In spite of the fact that it’s causing millions of dollars of cybercrime-related damage to businesses annually, not many enterprise computer users truly understand what ransomware is. Naturally, till the time WannaCry and Petya ransomware attacks became global discussion points in the first half of 2017, even the general understanding of this form of cybercrime […]
In spite of the fact that it’s causing millions of dollars of cybercrime-related damage to businesses annually, not many enterprise computer users truly understand what ransomware is. Naturally, till the time WannaCry and Petya ransomware attacks became global discussion points in the first half of 2017, even the general understanding of this form of cybercrime wasn’t any good. A recent survey done with business executives revealed that 1 in 3 would agree to pay to retrieve stolen or locked data. For organizations that have already been targeted once, the percentage becomes almost double (55%).
Ransomware is perpetrated via spam links and phishing emails, which eventually lead to the installation of codes that lock out your computer’s data, after which the perpetrators ask you to pay ransom to get the data unlocked. Because business and massive financial value (even if it’s notional) it’s clear that the ‘revenue model’ of ransomware will keep on motivating cybercriminals to advance their means and methods. The responsibility of keeping your data secure rests with you. And there’s a lot you can do. Read on.

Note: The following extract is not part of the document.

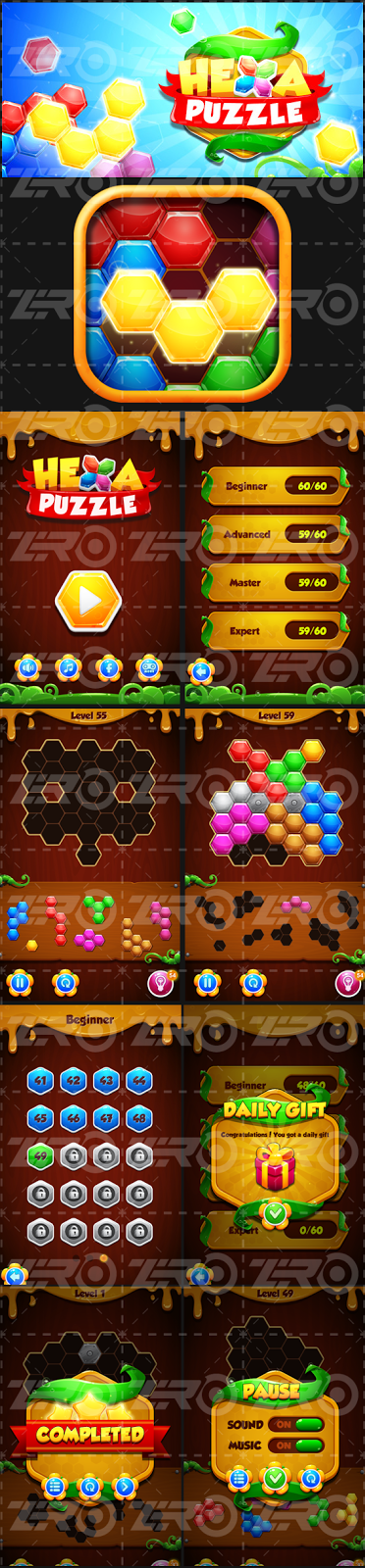 cookie mania game, crush mania game, crush game, mania game, cookie game, candy crush saga game, candy crush game, cookie free game, cookie game free, cookie crush mania game free, cookie crush mania free game, crush mania game free, crush mania free game, game graphic design, game UI design, game graphic UI design, mobile game graphic design, mobile game UI design, mobile game graphic UI design, mobile game graphic and UI design, crush game graphic, cookie crush game graphic, crush game UI design, cookie crush game UI design, crush mania game graphic, crush mania game UI, crush mania game graphic design, crush mania game UI design, cookie crush mania game graphic, cookie crush mania game UI, graphic design, game UI design, game graphic design, candy crush, cookie crush, toy blast 2, cookie yummy, mania legends, pop blast, blast it 2, bubble mania valentine, tap blast, blast monkey, cupcake mania games, cookie legend, jelly splash saga, pop jewel mania, super nanny mania, jelly saga games, block crush mania, cookie cookie clicker, fruit blast, monkey blast, jelly saga candy crush, cookie jam cookie jam, candy block monster, fruit mania 2, candy crush jelly soda saga, cookie swirl c games, sugar blast, yummy blast, cookie smash games, update candy crush jelly saga, mania games for free, jelly bust, cookie crush 2, blossom blast saga update, cube blast, star mania free, social mania, candy connect, cookie boom, candy crush Christmas, candy fever, blast monkeys, cookie clicker 2, like candy crush, cookie mania games, candy crush cookie jam, cookie clicker 3, jelly queen saga, bloom blast saga, fruit bunny mania, cookie clicker collector, games related to candy crush, candy crush bear, free toy blast, kids candy crush, bubble mania free, cookie blast, blossom blast saga king, can candy crush, halloween candy mania, candy crush saga guide, pop mania, cookie jam 2, follow mania, sugar crush jelly, cookie family, cake blast, cookie star 2, viber games, blossom saga blast, blossom mania, jelly candy crush saga, fruit candy crush, cookie jam free game, candy jelly crush saga, candy crush theme, cookie cooking games, jewel mania free, cookie farm, the new candy crush, fish mania game, candy frozen mania, cookie tapper, blossom blast saga free, go to candy crush, okay google candy crush, block puzzle mania 2016, candy crush original game, pastry mania, juice blast, candy legend, candy crush jelly soda, candy jewel, jewel pop mania, candy crush type games, cookie star, free toy blast game, candy blitz, magic gems jewels mania, cookie tap, gem mania, bloom blast, candy crush for kids, candy crush jelly saga cheats, blossom crush mania, jam cookies, free cookie games, new candy games, candy pic, quiz mania, games like candy crush saga, tetris mania, candy crush soda jelly, rock mania, candy crush jam, candy star 2, candy crush jelly saga king, ocean maniafruits mania game, star mania, blast it, photo mania app, game cookies, candy block puzzle, candy crush deluxe, candy crush like games, candy line, candy smash game, yummy blast mania, games like cookie jam, cookie mania 2, jelly queen candy crush, cookie crush jam, cookie jam saga, candy match, frozen frenzy mania, block blast, charm mania, all candy games, garden mania 2, candy jam blast, cookie jam free, garden mania 3, crash mania, toy crush, candy crush candy crush candy crush, the cookie game, balloon mania, cookie blast 2, candy crush original, candy crush 3, new candy crush saga, candy sweet blast, candy deluxe, yummy mania, candy candy crush, candy splash, cookie click, gummy blast, candy pics, amazing candy, candy crush saga facebook, candy crush saga on facebook, jelly blast free game, jewel blast mania, candy mania blast, blossom blast saga game, cute candy blast, candy jelly crush, cookie crush saga, cookie clicker, free games cookie jam, jelly blast saga, candy crush sugar, candy valley, magic mania, candy island, cookie crush games, candy dash, candy crush 2016, candy block, catch the candy, candy café, open candy crush, jelly splash, candy boom, color mania, cupcake mania, candy crush s, candy frenzy 3, baby mania, free games like candy crush, sweet candy games, find candy crush, forest mania, candy crazy, games mania, candy fantasy, garden mania, candy photos, candy crush saga king, candy crush jelly saga game, candy shoot, candy hero, candy crush new, blast games, cookies app, candy crush saga update, candy crush saga 2, free cookie jam game, candy crush the game, all candy, jelly crush mania, update candy crush saga, candy crunch game, blossom blast, jelly blast mania, candy smash, fruit mania, candy photo, jewel mania game, nanny mania game, cookie smash, candy journey, candy c, all candy crush games, jelly mania, candy cr, candy mania free game, candy frenzy game, free cookie jam, candy mania, fruit crush game, candy, candy jelly saga, photo candy, cookie mania, mania games, candy crush jelly queen, sweet candy mania, sweet cookie blast, crazy candy, jewel mania, toy blast game, ultimate jewel, solitaire mania, candy crush online, candy crush saga jelly, video mania, new cand, candy frenzy, candy crush saga play online, jewel blast, saga candy crush, download candy crush jelly, jelly blast candy trip, candy star, candy crush android, games similar to candy crush, soda candy crush, candy puzzle, nanny mania, tractor mania 2, candy crush saga, jelly crush saga, cookie jam game free, pop candy, bubble mania, candy crush free app, candy jelly, candy crush jelly saga, jelly saga, jelly candy crush, candy crush saga free game, update candy crush, candy crush new game, candy crush jelly game, saga games free, candy crush mania, free candy games, bubble mania game, jelly crush, candy saga, candy crush for free, cake mania game, cookie jam, bubble blast, bubble blast 2, candy crush jelly, fruit splash game, candy crush candy crush, play candy crush saga, install candy crush saga, play candy crush, cake mania free, block mania, cake mania 2, candy games free, candy crush 2, cookie jam cheats, candy crush game app, candy crush play, fruit crush, candy crush free, cake mania, candy crush saga game, candy crush jelly download, games like candy crush, games candy, farm mania, cookie crush, new candy crush game, game candy, new candy crush, candy crush saga free, free candy crush, puzzle mania, photo mania, candy crunch, free games candy crush, free candy crush saga, candy crush game, cookie jam game, candy crush, free candy, download candy crush saga, fruit candy, game candy crush, candy crush saga app, candy crush saga download, jelly candy, download candy crush, candy crush free games, free candy crush games, cookie games, candy games, candy crush download, candy crush app, candy crush games free, zombie blast, blossom blast game, candy blast game, jelly blast game, candy mania game, jelly blast, candy blast, candy blast mania, blossom blast saga, app design software , app designer, design an app, design apps, mobile app design, how to design an app, prototyping tools, ui design tools, app prototyping, android ui design tool, app design, app ui design, ux design tools, mobile app prototyping, scratch and sketch, mobile app designer, app prototype, ui design tutorial, learn to sketch, sketch software, app design course, designer app, how to design apps, how to design a app, best ui design, sketch web design, mobile app mockup, ui prototyping, sketch prototyping, free prototyping tools, ui prototyping tools, design mobile app, app prototype maker, sketch wireframe, mobile prototyping, scratch app, ux design tutorials, wireframe design tool, best mobile app design, how do you design an app, ios prototyping, how to design mobile apps, ui mockup tools, best app design, sketch program, sketch tutorial, how to sketch, design sketch, sketch tool, sketch design software, sketch file, sketch ui, mockup tool free, best design apps, learn how to sketch, design apps for mac, sketch app, how to draw apps, ui sketch, sketch mac, sketch 3 tutorial, designer sketches, sketch for mac, mac sketch, adobe sketch, app sketch, sketch ui kit, sketch design, ui online mobile app, drawing app for mac, sketch , free sketch, android sketch app, learn sketching, sketch app windows, sketch coupon, sketch free, sketch 3 coupon, sketching tutorials for beginners, sketch app for iphone, sketch ux, ios drawing app, mac drawing app, mobile sketch, sketch work, drawing app mac, ui kit sketch, how to use sketch, sketch app templates, jewels saga, jewel pop games, jewel pop mania, jewel mash, jewel mania game, jewel games, game jewel, jewel mash game, jewel star game, jewel saga game, jewels pop, candy blast mania, jawel pop, gems journey, free match 3 games no time limit, jewel pop mania game, free jewel games, jewel puzzle games, jewel mania free, jewel puzzle, game collection, block hexa puzzle cheats,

Why would anybody pay a ransom if they had another copy of the locked data available! The way to do so has become a process at backing up your business data. For starters, you have the option of storing your data in external hard disks. That’s because the costs per GB of this mode of storage are dropping regularly. Then, there are many affordable clouds based storage service that you can trust to automatically sync up your imports data folders to an online database, ensuring you always have the latest data backup ready. Even cybersecurity experts agree; next to having a reliable anti ransomware software protecting your computers, taking regular backups is the best way to stay safe from ransomware.
Your business data is invaluable. Separating business and personal work to different hardware can be a pain, but the rewards are worth the pain.
Invariably, the applications and web-based tools you use for personal work aren’t half as secured as the applications that your business’ IT team takes care of. Don’t let convenience become a cause of falling prey to ransomware.
Lack of awareness that cyber criminals are out there on the prowl is a major reason why people end up as victims of ransomware. To make things better, leading organizations are already using these strategies:
It’s high time you used a mix of these strategies.
Patch, patch, and patch
Ransomware primarily targets minute security flaws in popularity enterprise software. By keeping applications at their best stable state ensures you plug the monitor gaps that cybercriminals can otherwise exploit.
Thankfully, most enterprise software vendors release security upgrades frequently. The best practices are to always embrace these upgrades. Activate the automatic update option for your business applications.
Having a layered approach to foil ransomware attacks in particular and malware in general works great guns for a business. This means making the conscious effort to not depend on a single mechanism of keeping ransomware at bay. So, a firewall won't do alone. It must be supplemented by strong antivirus, with specific ransomware combat capabilities.
Thankfully, this doesn't always mean that you have to inflate your cybersecurity budgets because most security products tend to anyways bring in a layered protection approach. Also, remember that most ransomware codes run execution files from the Windows App Data folder or the equivalent folder on other operating systems. So, disable the permissions for executable files to be run from these locations.
The big difference that ransomware makes on a computer that's a part of a large network is that once one of the computers if affected, the ransomware can duplicate itself on all other computers in the network, and hence, multiply the damage. This is exactly why cybercrime groups target business networks most often.
Ransomware gets the same privileges as the computer it's hosted in. So, if an infected computer has local or global admin privileges, the ransomware will be able to use the same wrack havoc. Surely enough, such a network will witness most computers infected with the same ransomware, because of the lack of control over admin privileges.
You'd much rather struggle with ransomware on one computer, than ransomware on the entire network.
Since most ransomware installations initiate from web activity, you need to do everything possible to keep your Internet sessions safe. One reliable method is to always update Mozilla Firefox, IE, Chrome, or whichever browser you're using because the upgrades invariably make the browser more secure against newer kinds of malware.
We're living in times where we encounter attempts of cyber-crime (of varying intensity) almost every day. Drastic problems call for drastic measures; one of them is to be careful about what you click on and open from the web. Emails, in particular, are a primary source for cybercriminals to send carefully planned messages with infected files, or malicious links, which lead to malware (specifically, ransomware) installations. So, if you make it a practice to question the source of emails before opening any attached files, you will significantly improve your prospects of staying protected from ransomware.
As we finish finalizing this piece, the Atlanta ransomware attack news (25 March 2018) is beginning to send the world into another frenzy! These are tough times; stay secure.